昨年末に米国は、じつに40年間禁止してきた原油輸出を解禁し、FRBも7年ぶりにゼロ金利を解除したが・・これが何を示すのか? が、やはり今年を占う上で、最も重要なキーワードになってくるかもしれない。

もはや米国は、2014年にはサウジアラビアを抜いて世界最大の産油国になっている。一部では原油価格の下落によるコスト問題を指摘するアナリストもいるが、それは一過性の出来事にすぎないと思われる。値下げ競争が長引けば、当然 原油市場は持久戦の様相を呈するわけで、くわえて生産拠点を陸続きの南米に移しつつある米国の動向まで加味すれば、中東にとって、これまで治安を担ってきた米国のフェードアウトは致命的になりかねず・・すなわち、経済体力の面からも、治安の意味からも、この勝負は、やる前から米国の勝ちは動かないのである。
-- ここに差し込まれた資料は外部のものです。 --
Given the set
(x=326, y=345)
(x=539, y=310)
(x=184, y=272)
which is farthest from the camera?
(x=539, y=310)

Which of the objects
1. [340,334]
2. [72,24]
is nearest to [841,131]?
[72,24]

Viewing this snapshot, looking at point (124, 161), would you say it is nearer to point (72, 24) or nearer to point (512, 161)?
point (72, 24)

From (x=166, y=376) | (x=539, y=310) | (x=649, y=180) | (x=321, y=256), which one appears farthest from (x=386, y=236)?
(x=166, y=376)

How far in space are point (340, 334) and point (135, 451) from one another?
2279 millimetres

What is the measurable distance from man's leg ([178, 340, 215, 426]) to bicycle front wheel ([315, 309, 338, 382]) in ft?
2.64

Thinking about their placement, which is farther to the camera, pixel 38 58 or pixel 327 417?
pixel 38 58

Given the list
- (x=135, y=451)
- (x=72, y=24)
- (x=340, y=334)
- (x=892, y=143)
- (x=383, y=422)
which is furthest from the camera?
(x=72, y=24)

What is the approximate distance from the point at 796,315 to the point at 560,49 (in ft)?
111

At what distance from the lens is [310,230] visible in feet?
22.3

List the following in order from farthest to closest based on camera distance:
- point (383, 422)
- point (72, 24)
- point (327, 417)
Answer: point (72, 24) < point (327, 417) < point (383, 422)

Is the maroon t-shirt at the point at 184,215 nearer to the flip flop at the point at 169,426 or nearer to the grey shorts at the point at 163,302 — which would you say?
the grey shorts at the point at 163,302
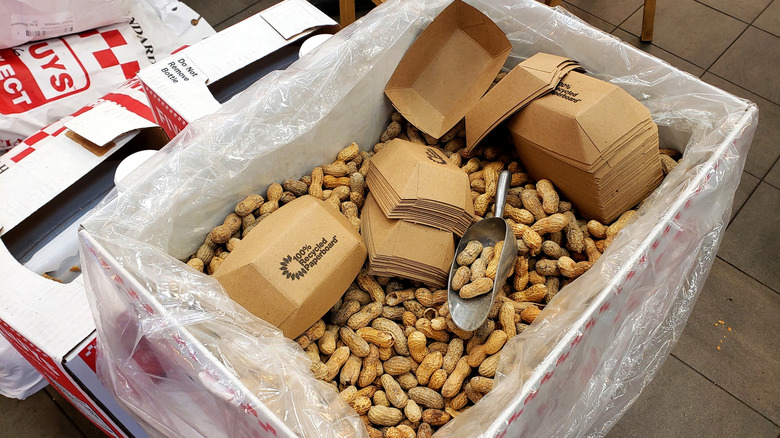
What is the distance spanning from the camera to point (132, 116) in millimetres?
1640

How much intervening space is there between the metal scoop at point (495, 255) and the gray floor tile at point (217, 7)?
194cm

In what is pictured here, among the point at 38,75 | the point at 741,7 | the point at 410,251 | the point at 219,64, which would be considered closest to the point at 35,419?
the point at 38,75

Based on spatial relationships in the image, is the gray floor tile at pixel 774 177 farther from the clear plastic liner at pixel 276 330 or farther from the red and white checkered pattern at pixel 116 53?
the red and white checkered pattern at pixel 116 53

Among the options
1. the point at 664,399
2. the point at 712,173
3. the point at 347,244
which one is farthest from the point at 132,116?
the point at 664,399

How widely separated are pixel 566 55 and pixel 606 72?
4.5 inches

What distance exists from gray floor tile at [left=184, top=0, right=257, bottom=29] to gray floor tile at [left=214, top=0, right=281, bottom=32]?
2 centimetres

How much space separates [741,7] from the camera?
280 cm

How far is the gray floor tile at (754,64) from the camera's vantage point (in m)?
2.50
しかし、そうなると困るのは、じつは欧州諸国も同じで・・さしたる産業もなく、金融や為替・ブロック経済などのあらゆる利権が生命線の彼らにとって、この事態は死活問題となりうる。最近の移民受け入れについても、たんなる労働力の確保では? といった見方もあるくらいだから、この点が今後は、世界が最も憂慮するべき事項になるのは間違いないだろう。
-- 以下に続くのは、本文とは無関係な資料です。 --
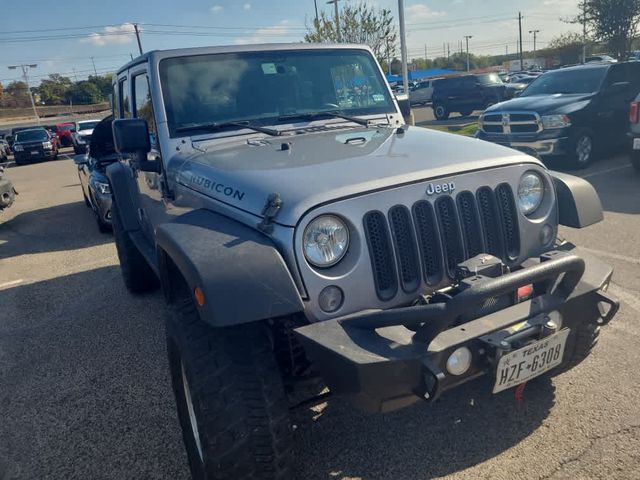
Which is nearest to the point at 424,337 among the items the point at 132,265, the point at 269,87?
the point at 269,87

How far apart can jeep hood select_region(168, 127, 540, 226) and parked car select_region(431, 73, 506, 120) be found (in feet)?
64.0

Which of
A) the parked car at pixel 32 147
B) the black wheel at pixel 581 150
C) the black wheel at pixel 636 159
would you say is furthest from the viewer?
the parked car at pixel 32 147

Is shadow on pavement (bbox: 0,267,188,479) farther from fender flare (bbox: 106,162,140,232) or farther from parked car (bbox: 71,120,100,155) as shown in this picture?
parked car (bbox: 71,120,100,155)

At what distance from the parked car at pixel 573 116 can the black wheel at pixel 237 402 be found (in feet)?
26.2

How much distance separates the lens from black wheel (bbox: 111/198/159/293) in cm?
520

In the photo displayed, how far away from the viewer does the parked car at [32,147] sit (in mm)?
22973

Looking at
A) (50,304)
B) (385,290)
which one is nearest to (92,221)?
(50,304)

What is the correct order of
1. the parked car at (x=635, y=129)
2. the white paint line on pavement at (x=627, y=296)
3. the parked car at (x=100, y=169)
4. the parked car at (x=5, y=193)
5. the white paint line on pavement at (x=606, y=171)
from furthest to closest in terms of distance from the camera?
the parked car at (x=5, y=193)
the white paint line on pavement at (x=606, y=171)
the parked car at (x=635, y=129)
the parked car at (x=100, y=169)
the white paint line on pavement at (x=627, y=296)

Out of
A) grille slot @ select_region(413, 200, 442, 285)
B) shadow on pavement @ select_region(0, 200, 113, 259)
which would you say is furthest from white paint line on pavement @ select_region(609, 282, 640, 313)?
shadow on pavement @ select_region(0, 200, 113, 259)

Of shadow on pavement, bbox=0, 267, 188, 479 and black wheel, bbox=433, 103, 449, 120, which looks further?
black wheel, bbox=433, 103, 449, 120

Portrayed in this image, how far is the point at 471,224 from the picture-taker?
267cm

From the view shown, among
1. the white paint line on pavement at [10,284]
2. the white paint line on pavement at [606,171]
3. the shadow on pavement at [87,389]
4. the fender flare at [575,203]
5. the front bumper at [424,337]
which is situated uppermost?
the fender flare at [575,203]

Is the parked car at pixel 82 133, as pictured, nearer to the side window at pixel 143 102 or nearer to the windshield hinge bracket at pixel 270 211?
the side window at pixel 143 102

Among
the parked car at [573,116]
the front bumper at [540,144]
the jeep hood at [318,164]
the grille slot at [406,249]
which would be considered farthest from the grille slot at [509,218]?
the parked car at [573,116]
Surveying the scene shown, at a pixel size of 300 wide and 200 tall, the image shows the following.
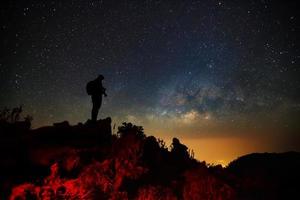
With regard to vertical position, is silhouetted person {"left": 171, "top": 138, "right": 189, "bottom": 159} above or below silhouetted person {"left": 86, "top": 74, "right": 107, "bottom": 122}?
below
なぜなら当然、いま現在も直接的かつ間接的に、欧州が紛争に関わってる事実は誰でも知るところだが、利権を失った彼らが、今後さらなる実力行使に出てくることも想像に難くないからである。つまりこれは、世界中の紛争は米国が一人勝ちすればするほど、より激しくなる! ということでもあるわけだ。

さらに中国の動向も気になる。筆者は10年ほど前から関係者に対し「中国へはもう進出すべきではない」と申し上げてきたが、近年は中国経済の失速も目に見えて顕著になってきた。ゼロ金利政策を解除した米国は、これからも段階的に利上げする見通しだが、相対的にドル高になれば、元は益々苦しくなってくる。

もちろん、これは一つの要因にすぎないが、大方の見方として、中国は将来的にロシアの経過をなぞる! というのがスタンダードであろう。ようするに、ソ連が崩壊したように、やがてはいくつかの国に分散されてゆくはずだが、はたして、この過程で、ソ連のような奇跡的かつ緩やかな分裂は再現されるのだろうか。かの国の民の大量流出や戦争・紛争は発生しないのだろうか。

米国の一人勝ちは良いが・・世界はくれぐれも、強面の欧州における経済不況と中国事情が合わせ技となり、あらぬ事態が起こらぬよう、今後も注視を怠らず、正確な未来予測を、細心の注意をはらいながら正確に実行してゆかねばならないが・・ここに懸念があるとすれば、いつもの米国の・・最初は良いのだが、どこか詰めが甘く、最後はぐちゃぐちゃにしてしまう習性かもしれないなぁ。と思ったりする。

いずれにしろ、米国寄りからの変化なんてあり得ない日本も、その民族的を生かして、なるべく世界が事を荒立てないよう、いろいろと、真の意味での貢献を成すべき時代に差し掛かっているのではなかろうか。

それはさておいても、近未来の予測としては・・一時の3分の1になってしまった原油価格は、第二のリーマンショックを引き起こす可能性もはらんでおり、経済に関して言えば、これはシリア・イラクチャイナリスクより大きな影響を及ぼすようにも感じられる。もはや成り行きを見守る時期は過ぎ・・あらゆる手だてをこうじるべき時に差し掛かってきたことだけは間違いなさそうだ。